Antisemitic attacks in Manchester are bucking the trend and rising, while hate crime of other kinds is decreasing, according to the latest figures.
Annual crime statistics released by the Home Office yesterday reveal that overall hate crime incidents fell in Greater Manchester by a dramatic 15.5 per cent between 2010 and 2011. But according to the Community Security Trust's latest figures, published in March, antisemitic incidents in Greater Manchester rose by around five per cent.
There were 216 antisemitic incidents across Manchester in 2010, compared with 206 the previous year. The figure had already risen by more than 60 per cent from 125 in 2008. The Home Office figures now show that more than one in 20 of the region's recorded 3,711 hate crimes are directed against Jews, the highest ratio in recent years.
The CST's antisemitic incident report for 2010 indicated that Manchester's Jewish community saw its highest ever number of attacks recorded. But the CST said that the increase is partly attributed to more reports reaching them, and improved data exchange with the police.
The high figure comes against a backdrop of falling hate crime elsewhere.

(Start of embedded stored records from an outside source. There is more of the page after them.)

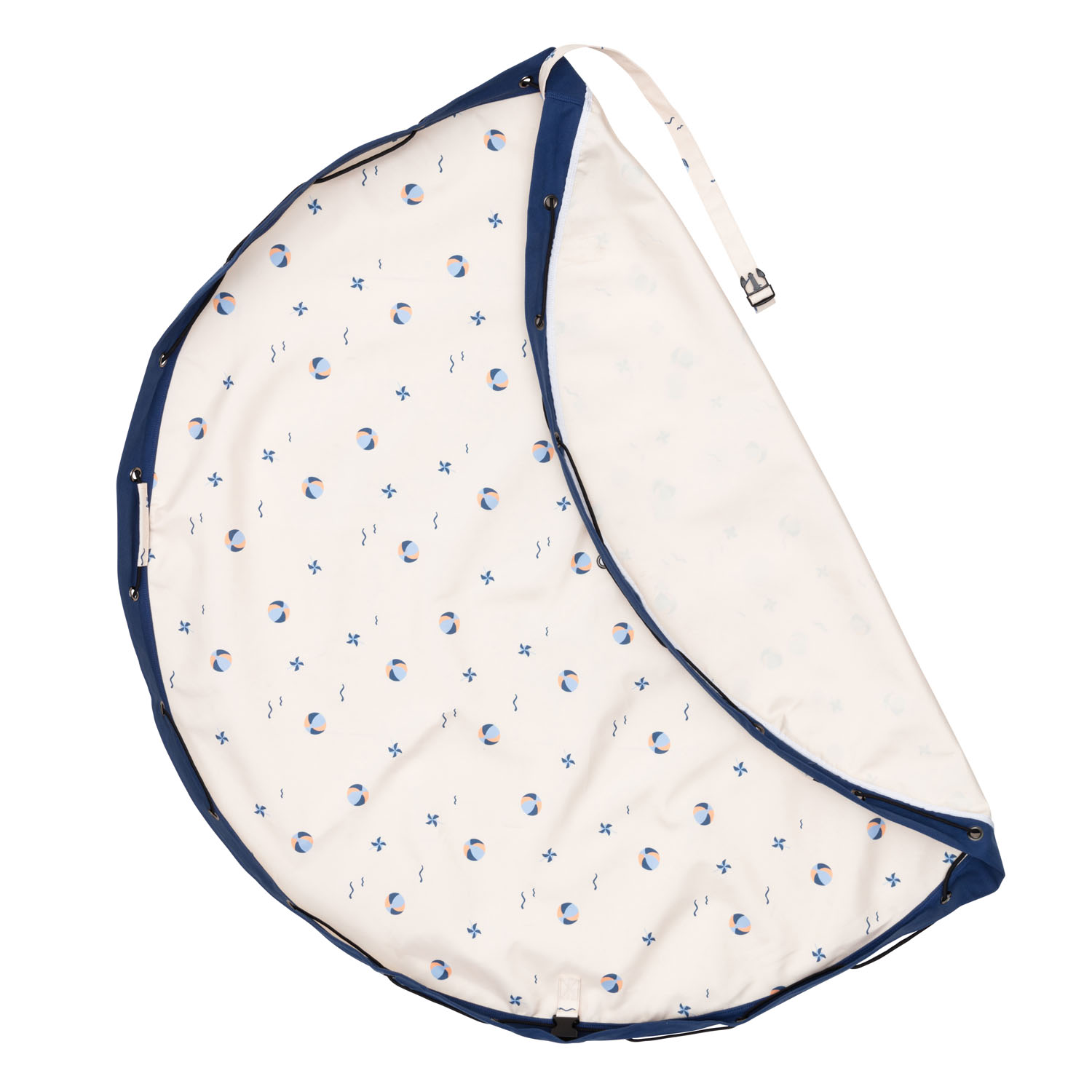 Tapis de jeu & sac à jouets extérieur - ballon – Image 3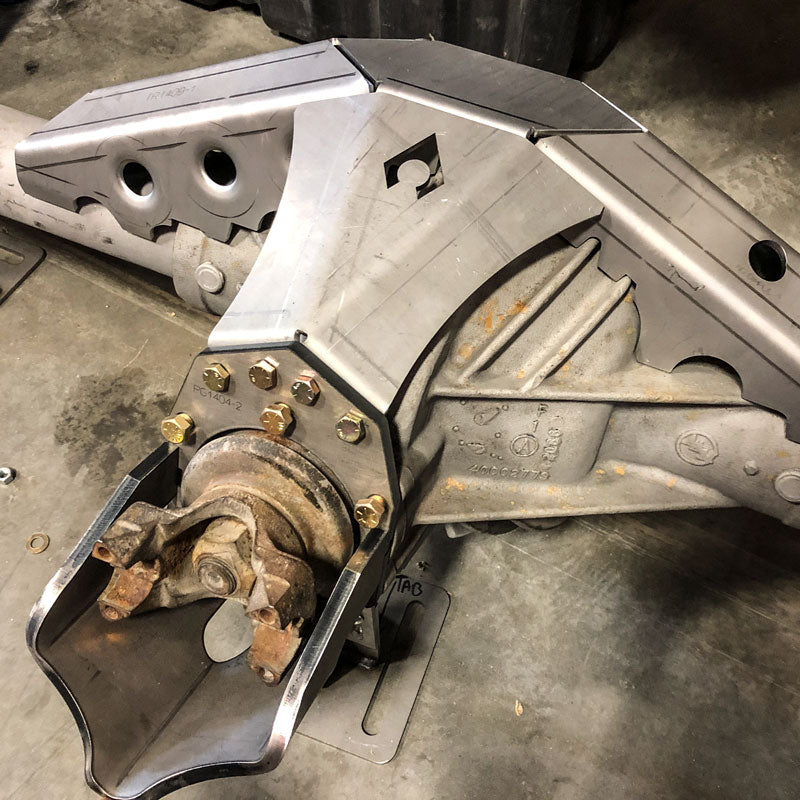 Artec 14 bolt APEX Pinion Guard with Bridge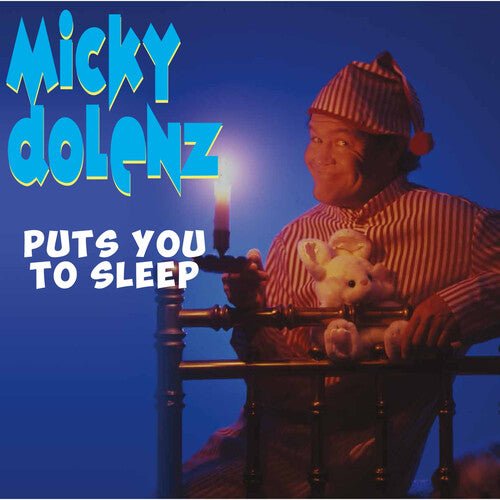 DOLENZ,MICKY - PUTS YOU TO SLEEP Vinyl LP { vinyl }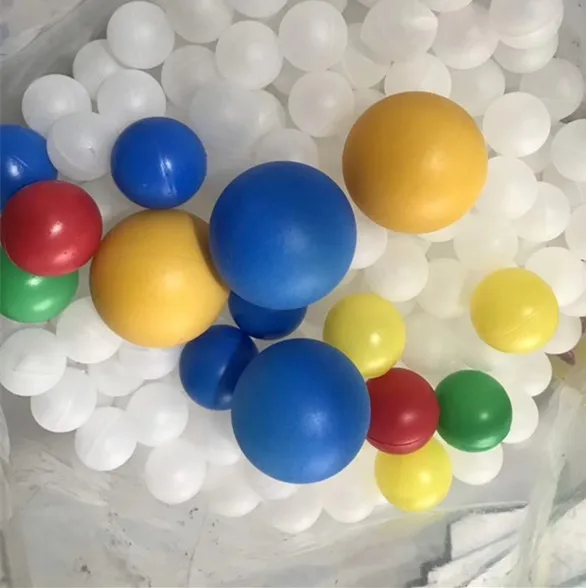 Wholesale Pp Polypropylenene Floating Balls Hollow Plastic Sphere Buy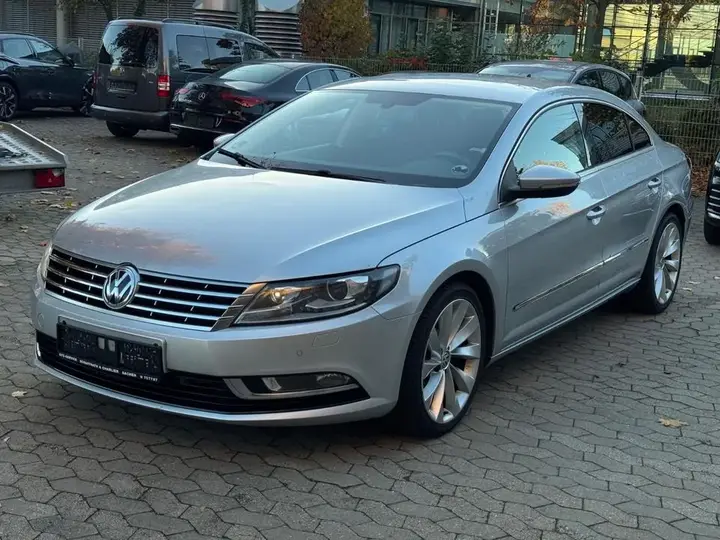Volkswagen Cc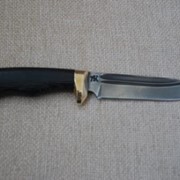 Нож из булатной стали №78 фотография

In London, both general hate crime and antisemitism have fallen dramatically, according to the CST and the Metropolitan Police.
Although CST were not able to get a detailed breakdown of the Manchester figures at the time of going to press, its spokesman said: "CST believes that recent rises in Manchester's antisemitic incident statistics are largely due to co-operation and trust between the visibly Jewish community, local police and local CST. This relationship keeps on improving and has resulted in relatively good rates of reporting."